Traffic was light on Archer Avenue, but not many people ventured out after eight, and not when it was cold and raining. The headlamps of the car swept around the corner and Jerry caught a glimpse of a woman standing at the corner. She was dressed for a night on the town, in a party dress that was too thin for a night like this. On top of that, she didn't have an umbrella or a rain slicker and if she stood out there much longer she'd catch her death of cold. Ever a gentleman, Jerry pulled over to the curb.
He leaned over and pushed at the passenger door, then called out, "Can I give you a lift?"
"Thanks," she said. She couldn't have been out there hitchhiking for long. She sure didn't look like a drowned rat.

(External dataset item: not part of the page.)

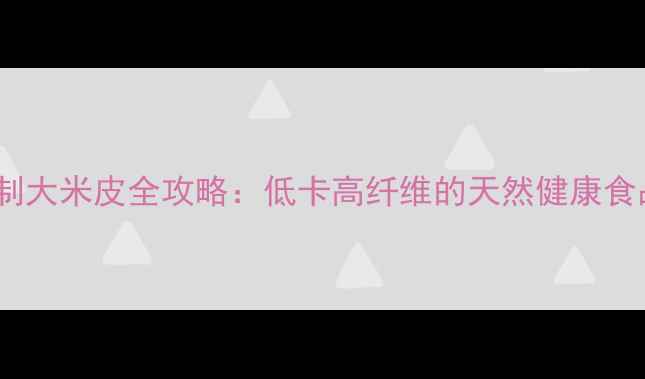 图片 养生必备！自制大米皮全攻略：低卡高纤维的天然健康食品制作与功效1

"There's a lady dressed for dancing, I says to myself" Jerry said. "I'm on my way to the Liberty Grove ballroom. Say, if you'd do me the honor....name's Jerry, by the way. Jerry Palus."
"Pleased to meet you, Jerry Palus," she said. He detected a touch of an accent, Polack or Bohunk or the like. "Mary Bregovy. I'd love to go with you. I'm crazy for dancing. My parents, they don't think it's so good, that kind of crazy."

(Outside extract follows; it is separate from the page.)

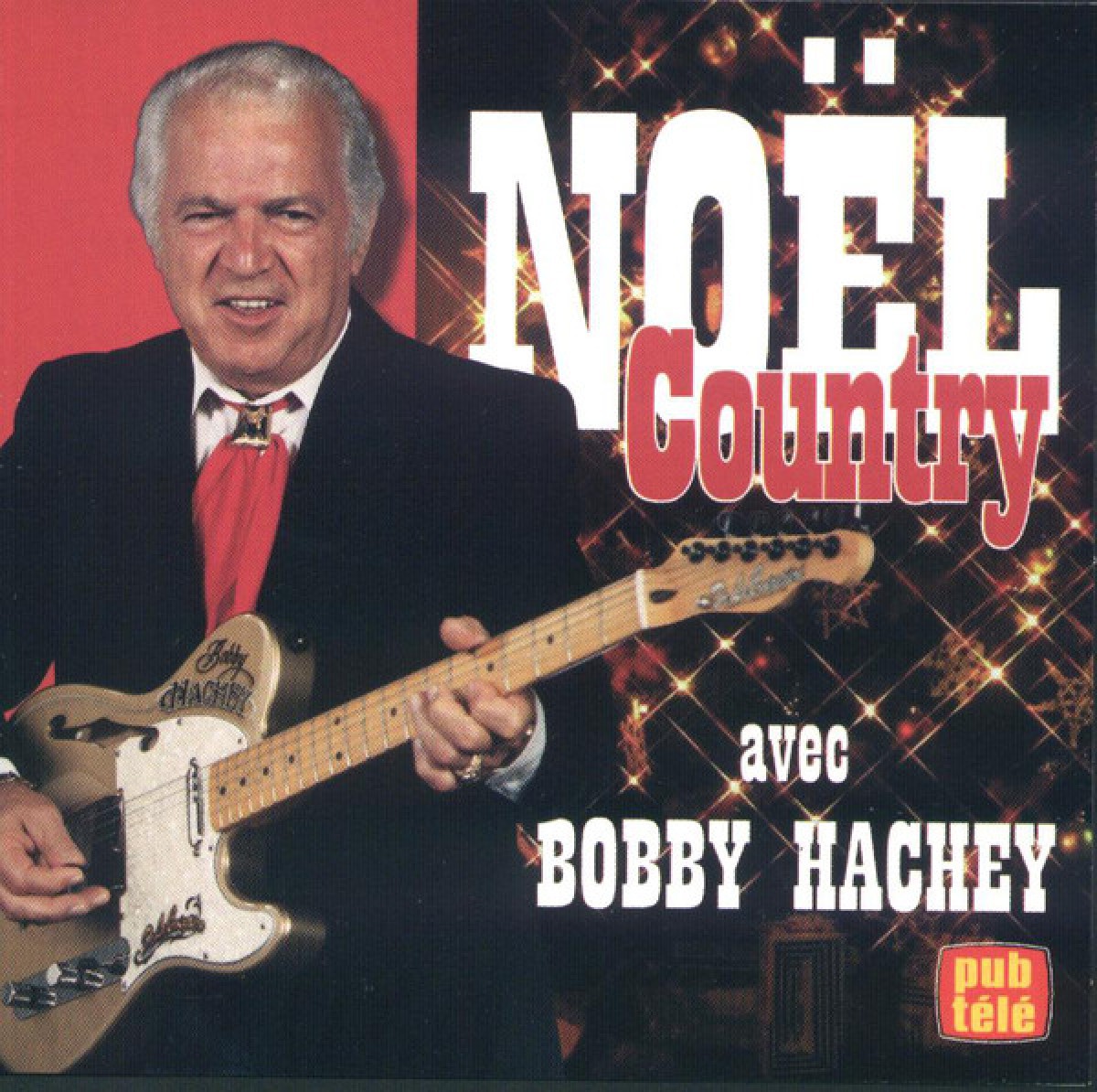 Bobby Hachey - Noël Country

Jerry dismissed all the world's parents with a wave of his hand. "What do they know about being young? All the time, it's the Depression this, the Depression that. You gotta get out and live a little, you know?"
"Yes, exactly, Jerry. Live a little."
By way of conversation, he told her a bit about himself, about his brother who had just landed a job driving a garbage wagon for the city. Mary was a good listener, practically hanging on his every word. Easy to talk to, and even easier to look at. Jerry's pals wouldn't believe it, that he had the prettiest girl from Archer Avenue hanging on his arm. Nice legs, too, a dancer's legs.
Twirling around the floor while the band played, they cut a fine figure, or at least Jerry believed they did. Shoot, the way other guys gave him the eye, every one of them green with envy -- maybe it was meant to be, that he happened to see Mary on the side of the road, looking for a lift. She couldn't get enough dances, on her feet every time, and never once letting some lug cut in.
"Jerry, I have to go home now," she said after they'd practically worn out the soles of their shoes. "Can you take me home, please?"
It was early, but Jerry guessed that Mary had snuck out of the house, to go out on the town when her parents wanted her home, locked up in her room until she suffocated from boredom. He slipped his coat over her shoulders; the poor kid was shivering it was so cold. He drove back the way he had come, yakking up a storm, hoping that he could work up the courage to ask her out before he dropped her at her front door.
A cat ran across the road and Jerry slowed down to let it pass. "I can't go any further with you, Jerry," she said, out of the blue.
Before he could so much as turn his head, Mary was gone, the door of the car left hanging open to the cold wind that whipped dead leaves into swirling eddies in the gutter. This was no place for a girl to be out alone, not at this hour, with the streets deserted. Jerry pulled his car over, jumped out, and caught a whiff of the flowery perfume that Mary wore.
He followed the scent like a bloodhound, tracking her across the street and into the cemetery. Probably taking a short cut home, going in off the alley most likely, to slip into the house unnoticed. "Mary, I'll walk you part way," he called out to the wind that threw a cold mist into his face. And he needed his suit jacket back; she'd high-tailed it out of the car with the coat still on her back and he couldn't afford to buy a new one.
The sweet aroma of roses faded and he retraced his steps, back to where the smell was still strong. Jerry stumbled on a pile of rags laying on the ground. He stooped to lift it off his shoes, only to come up with his suit coat, not dropped but folded and left there. Jerry looked up, at the stone marker of the grave where his coat had been left. "Mary Bregovy," was carved in the slab of granite. "Died October 24, 1934."
Jerry ran until his lungs ached, ran until he could jump into his car and fling the coat into the back seat. Accelerator to the floor, he flew down Archer, flew from Resurrection Cemetery. Two years ago. She died two years ago.